To do — Every line from the one containing "Mage Wars: Arena (Core Set) - Boardlandia" to the end of the data below should be copied exactly, but pictures should not.

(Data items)
━━━━

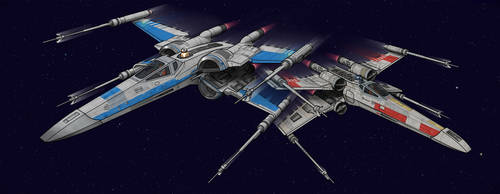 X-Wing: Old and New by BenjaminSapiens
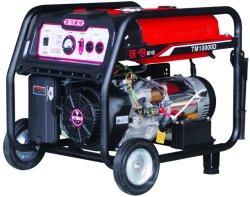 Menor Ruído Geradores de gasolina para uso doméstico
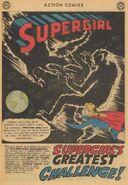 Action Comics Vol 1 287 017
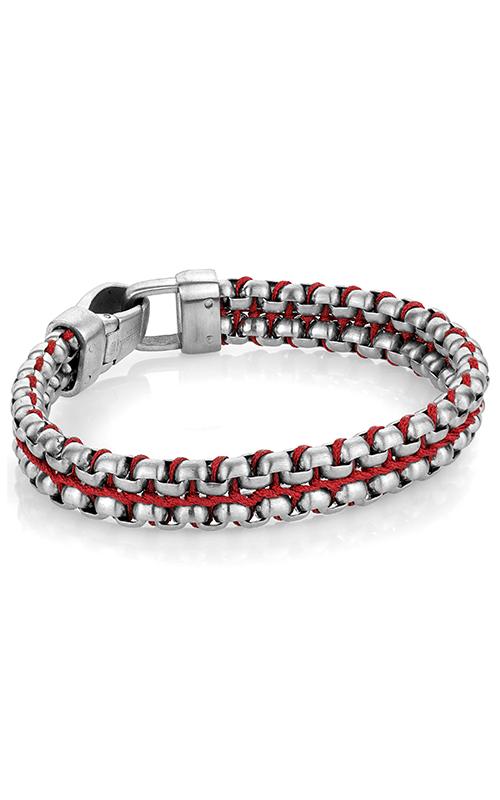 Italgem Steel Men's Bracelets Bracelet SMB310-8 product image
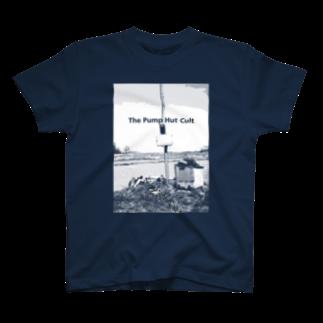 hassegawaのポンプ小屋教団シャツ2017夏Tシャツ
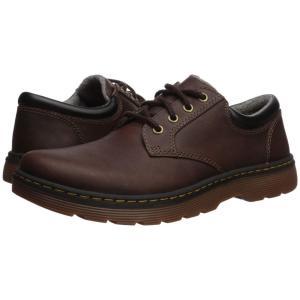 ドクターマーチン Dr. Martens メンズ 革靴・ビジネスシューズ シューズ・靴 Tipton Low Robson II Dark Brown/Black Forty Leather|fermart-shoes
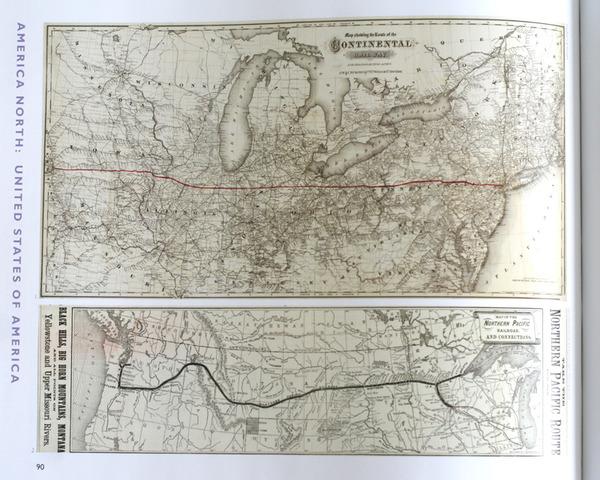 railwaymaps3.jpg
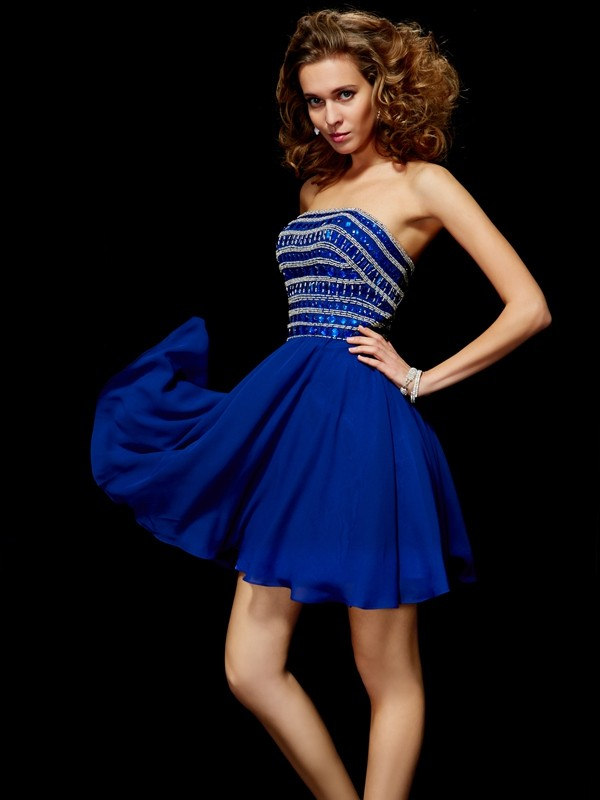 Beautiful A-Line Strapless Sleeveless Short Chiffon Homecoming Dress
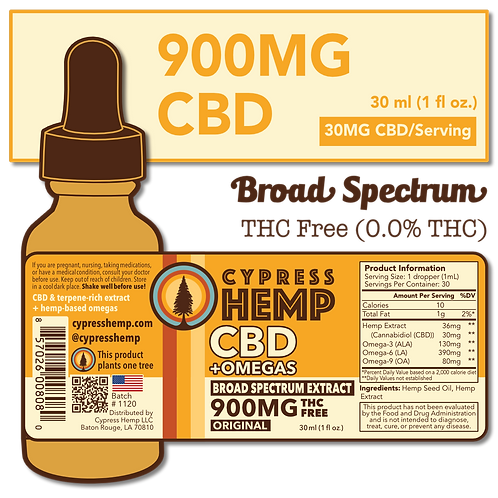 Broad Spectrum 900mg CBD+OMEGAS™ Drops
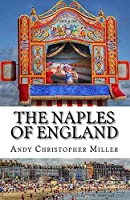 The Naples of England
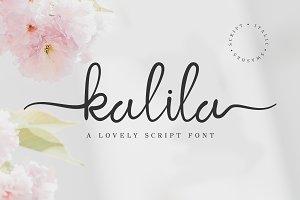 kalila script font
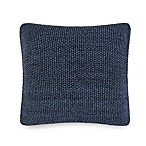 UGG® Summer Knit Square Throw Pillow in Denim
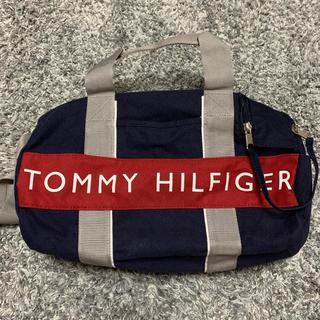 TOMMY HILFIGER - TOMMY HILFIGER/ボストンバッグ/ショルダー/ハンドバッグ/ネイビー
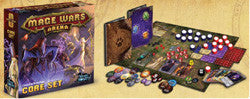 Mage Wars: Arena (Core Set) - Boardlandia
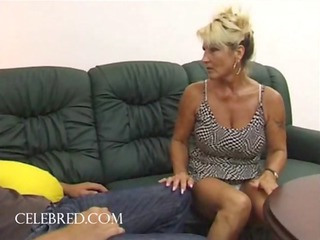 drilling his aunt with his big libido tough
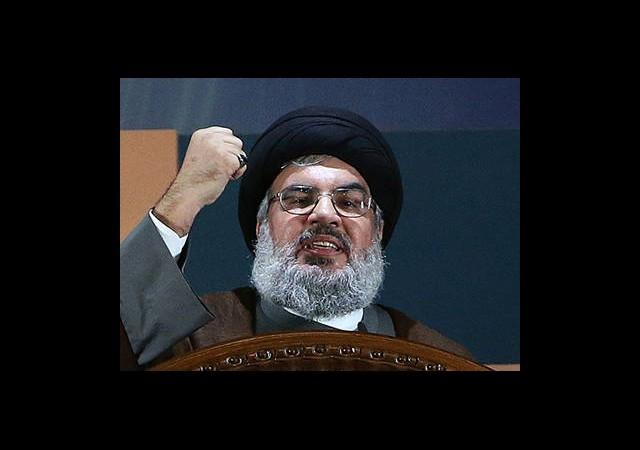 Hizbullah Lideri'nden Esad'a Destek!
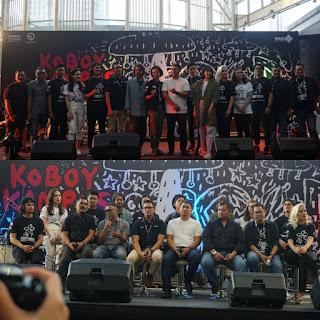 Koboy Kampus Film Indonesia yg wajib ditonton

━━━━

Response to this task —
 Mage Wars: Arena (Core Set) - Boardlandia
 drilling his aunt with his big libido tough
 Hizbullah Lideri'nden Esad'a Destek!
 Koboy Kampus Film Indonesia yg wajib ditonton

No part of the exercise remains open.